» **Task to complete**: Working from the entries below, give again each line from the first through the one containing "common name: stump-tailed macaque", exactly and with nothing else.

(Beginning of Exercise materials)

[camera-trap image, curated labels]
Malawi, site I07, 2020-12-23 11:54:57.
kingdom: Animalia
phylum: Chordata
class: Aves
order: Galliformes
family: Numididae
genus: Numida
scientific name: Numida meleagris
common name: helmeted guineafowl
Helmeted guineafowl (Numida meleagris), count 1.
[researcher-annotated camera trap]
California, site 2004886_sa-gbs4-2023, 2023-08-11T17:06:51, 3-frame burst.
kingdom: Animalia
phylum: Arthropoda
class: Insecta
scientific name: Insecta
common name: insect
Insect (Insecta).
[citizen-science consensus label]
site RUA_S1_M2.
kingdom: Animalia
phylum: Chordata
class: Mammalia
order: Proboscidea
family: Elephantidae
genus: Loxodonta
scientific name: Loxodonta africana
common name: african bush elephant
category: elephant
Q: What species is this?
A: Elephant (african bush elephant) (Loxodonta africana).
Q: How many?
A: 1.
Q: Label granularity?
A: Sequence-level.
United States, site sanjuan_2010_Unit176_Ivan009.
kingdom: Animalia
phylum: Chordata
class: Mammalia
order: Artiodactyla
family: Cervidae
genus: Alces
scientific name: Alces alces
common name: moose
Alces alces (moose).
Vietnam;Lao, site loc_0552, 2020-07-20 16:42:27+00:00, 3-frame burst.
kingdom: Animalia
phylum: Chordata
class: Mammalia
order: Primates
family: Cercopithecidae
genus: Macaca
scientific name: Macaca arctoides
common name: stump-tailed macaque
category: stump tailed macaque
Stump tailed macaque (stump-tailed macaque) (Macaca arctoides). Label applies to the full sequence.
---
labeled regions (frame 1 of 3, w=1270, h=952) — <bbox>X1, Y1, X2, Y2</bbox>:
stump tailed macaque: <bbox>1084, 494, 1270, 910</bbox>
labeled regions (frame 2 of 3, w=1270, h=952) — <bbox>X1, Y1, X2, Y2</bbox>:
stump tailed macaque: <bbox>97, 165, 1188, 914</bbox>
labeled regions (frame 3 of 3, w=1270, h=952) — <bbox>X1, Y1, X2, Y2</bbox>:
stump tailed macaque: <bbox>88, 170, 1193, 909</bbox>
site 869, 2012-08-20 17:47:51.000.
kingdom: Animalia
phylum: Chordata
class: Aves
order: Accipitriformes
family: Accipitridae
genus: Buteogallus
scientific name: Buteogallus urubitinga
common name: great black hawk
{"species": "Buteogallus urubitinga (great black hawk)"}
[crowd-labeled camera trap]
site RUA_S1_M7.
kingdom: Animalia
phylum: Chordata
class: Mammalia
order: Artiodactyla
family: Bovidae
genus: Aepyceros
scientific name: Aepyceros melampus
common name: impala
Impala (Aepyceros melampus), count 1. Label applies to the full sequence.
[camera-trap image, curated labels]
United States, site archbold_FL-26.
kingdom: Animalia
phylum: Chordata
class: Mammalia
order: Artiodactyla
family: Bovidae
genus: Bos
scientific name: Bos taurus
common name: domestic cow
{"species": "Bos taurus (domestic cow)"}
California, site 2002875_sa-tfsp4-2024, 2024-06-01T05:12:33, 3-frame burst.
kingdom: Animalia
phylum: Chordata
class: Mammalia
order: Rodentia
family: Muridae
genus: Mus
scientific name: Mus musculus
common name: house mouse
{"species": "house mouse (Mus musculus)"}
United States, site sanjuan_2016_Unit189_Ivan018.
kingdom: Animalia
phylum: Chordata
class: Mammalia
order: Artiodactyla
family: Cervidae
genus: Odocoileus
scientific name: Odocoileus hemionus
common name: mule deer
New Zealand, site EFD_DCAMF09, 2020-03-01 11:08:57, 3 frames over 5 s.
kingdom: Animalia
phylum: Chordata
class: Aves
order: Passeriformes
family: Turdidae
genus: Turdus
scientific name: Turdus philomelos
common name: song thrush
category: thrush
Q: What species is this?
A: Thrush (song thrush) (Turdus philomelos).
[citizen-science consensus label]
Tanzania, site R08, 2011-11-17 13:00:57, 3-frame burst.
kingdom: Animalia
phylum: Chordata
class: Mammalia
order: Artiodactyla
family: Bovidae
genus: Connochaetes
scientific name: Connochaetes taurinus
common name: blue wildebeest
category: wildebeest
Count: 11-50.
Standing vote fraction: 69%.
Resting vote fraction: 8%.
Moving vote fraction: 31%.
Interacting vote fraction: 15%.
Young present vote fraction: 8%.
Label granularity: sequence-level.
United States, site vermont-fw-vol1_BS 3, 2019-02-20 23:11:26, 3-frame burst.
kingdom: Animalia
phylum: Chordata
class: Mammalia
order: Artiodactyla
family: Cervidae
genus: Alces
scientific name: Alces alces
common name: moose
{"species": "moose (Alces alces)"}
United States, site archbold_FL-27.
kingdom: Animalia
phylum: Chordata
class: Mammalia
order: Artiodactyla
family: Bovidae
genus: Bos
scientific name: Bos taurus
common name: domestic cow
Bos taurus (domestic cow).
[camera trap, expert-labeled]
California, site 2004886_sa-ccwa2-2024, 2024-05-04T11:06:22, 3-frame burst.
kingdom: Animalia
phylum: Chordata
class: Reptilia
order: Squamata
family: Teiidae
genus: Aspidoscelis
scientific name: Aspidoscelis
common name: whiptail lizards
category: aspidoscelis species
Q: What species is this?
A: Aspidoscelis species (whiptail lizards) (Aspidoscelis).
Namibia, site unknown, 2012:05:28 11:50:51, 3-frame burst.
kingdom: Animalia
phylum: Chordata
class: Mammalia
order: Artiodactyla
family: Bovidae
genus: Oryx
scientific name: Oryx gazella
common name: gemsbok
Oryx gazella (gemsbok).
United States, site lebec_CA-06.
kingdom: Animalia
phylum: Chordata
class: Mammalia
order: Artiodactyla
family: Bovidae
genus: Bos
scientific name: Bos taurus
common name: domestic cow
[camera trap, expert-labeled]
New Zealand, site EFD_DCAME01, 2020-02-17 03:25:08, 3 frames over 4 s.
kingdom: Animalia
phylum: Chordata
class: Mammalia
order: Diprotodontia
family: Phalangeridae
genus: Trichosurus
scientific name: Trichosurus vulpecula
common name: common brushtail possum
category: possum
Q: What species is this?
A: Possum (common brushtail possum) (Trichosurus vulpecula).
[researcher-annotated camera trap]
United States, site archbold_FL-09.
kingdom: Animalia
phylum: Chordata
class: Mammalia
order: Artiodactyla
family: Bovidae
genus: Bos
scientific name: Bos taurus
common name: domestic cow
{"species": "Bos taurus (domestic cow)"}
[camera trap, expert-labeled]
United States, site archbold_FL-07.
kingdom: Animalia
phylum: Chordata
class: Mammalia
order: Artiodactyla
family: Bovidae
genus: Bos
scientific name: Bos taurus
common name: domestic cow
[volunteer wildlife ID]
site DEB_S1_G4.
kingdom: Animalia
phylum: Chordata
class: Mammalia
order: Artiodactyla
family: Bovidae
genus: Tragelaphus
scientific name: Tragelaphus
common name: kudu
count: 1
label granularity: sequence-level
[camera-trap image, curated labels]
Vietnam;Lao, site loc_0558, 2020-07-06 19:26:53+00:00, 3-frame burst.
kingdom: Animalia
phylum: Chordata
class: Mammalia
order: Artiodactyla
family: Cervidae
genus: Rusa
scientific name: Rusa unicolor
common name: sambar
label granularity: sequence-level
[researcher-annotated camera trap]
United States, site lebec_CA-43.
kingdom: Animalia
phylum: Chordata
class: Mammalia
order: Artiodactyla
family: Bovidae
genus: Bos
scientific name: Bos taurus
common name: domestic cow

(End of Exercise materials)

» **Your solution**:
[camera-trap image, curated labels]
Malawi, site I07, 2020-12-23 11:54:57.
kingdom: Animalia
phylum: Chordata
class: Aves
order: Galliformes
family: Numididae
genus: Numida
scientific name: Numida meleagris
common name: helmeted guineafowl
Helmeted guineafowl (Numida meleagris), count 1.
[researcher-annotated camera trap]
California, site 2004886_sa-gbs4-2023, 2023-08-11T17:06:51, 3-frame burst.
kingdom: Animalia
phylum: Arthropoda
class: Insecta
scientific name: Insecta
common name: insect
Insect (Insecta).
[citizen-science consensus label]
site RUA_S1_M2.
kingdom: Animalia
phylum: Chordata
class: Mammalia
order: Proboscidea
family: Elephantidae
genus: Loxodonta
scientific name: Loxodonta africana
common name: african bush elephant
category: elephant
Q: What species is this?
A: Elephant (african bush elephant) (Loxodonta africana).
Q: How many?
A: 1.
Q: Label granularity?
A: Sequence-level.
United States, site sanjuan_2010_Unit176_Ivan009.
kingdom: Animalia
phylum: Chordata
class: Mammalia
order: Artiodactyla
family: Cervidae
genus: Alces
scientific name: Alces alces
common name: moose
Alces alces (moose).
Vietnam;Lao, site loc_0552, 2020-07-20 16:42:27+00:00, 3-frame burst.
kingdom: Animalia
phylum: Chordata
class: Mammalia
order: Primates
family: Cercopithecidae
genus: Macaca
scientific name: Macaca arctoides
common name: stump-tailed macaque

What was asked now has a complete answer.